▶ **EXCERPTED PASSAGE**
I have recently tried to solve a mixed system of PDEs & ODEs, thanks to Torsten, he helped me somehow to get the code working. However, I came to a problem which started to give wierd solution using the same exact method and lines of code, so I have started an investegation, I have solved the same system using COMSOL Multiphysics just for the sake of experimenting, the results from COMSOL was spot on (a gif is attached). So I have Concluded that the code I haved used contained an issue that the I haven't been able to find through the past 2 weeks. I would be so thankful if anyone could help me with this problem.

This is the code that I have used:

L = 5; % length of reactor
v = linspace(0,L,100); % discretise the domain in 50 discretes
tspan = linspace(0,100,200); % given time span
n = numel(v);
% Dirichlet boundary condition at x=0
Ca0     = 9.3   *ones(n,1);     % concentration of A  
Cb0     = 0     *ones(n,1);     % concentration of B 
Ci0     = 1.033 *ones(n,1);     % concentration of inert  
T0      = 310   *ones(n,1);     % Temperature of the reactor
X0      = 0     *ones(n,1);     % Conversion rate
y0 = [Ca0;Cb0;Ci0;T0;X0];
% setting up the solver 
[T,Y] = ode15s(@(t,y) solution(t,y,v,n),tspan,y0);
Y=Y.';
% saving results
Ca = Y(    1:  n,:);
Cb = Y(  n+1:2*n,:);
Ci = Y(2*n+1:3*n,:);
T  = Y(3*n+1:4*n,:);
X  = Y(4*n+1:5*n,:);
function DyDt = solution(t,y,v,n)

▶ **DATA PROVIDED**
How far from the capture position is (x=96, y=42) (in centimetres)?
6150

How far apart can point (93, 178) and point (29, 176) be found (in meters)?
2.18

▶ **EXERCISE DIRECTIONS**
In the forum post about the reactor model, list every variable whose value is defined as a number multiplied by ones(n,1). The data above come from a different source than the forum post.

▶ **REPLY**
Ca0, Cb0, Ci0, T0, X0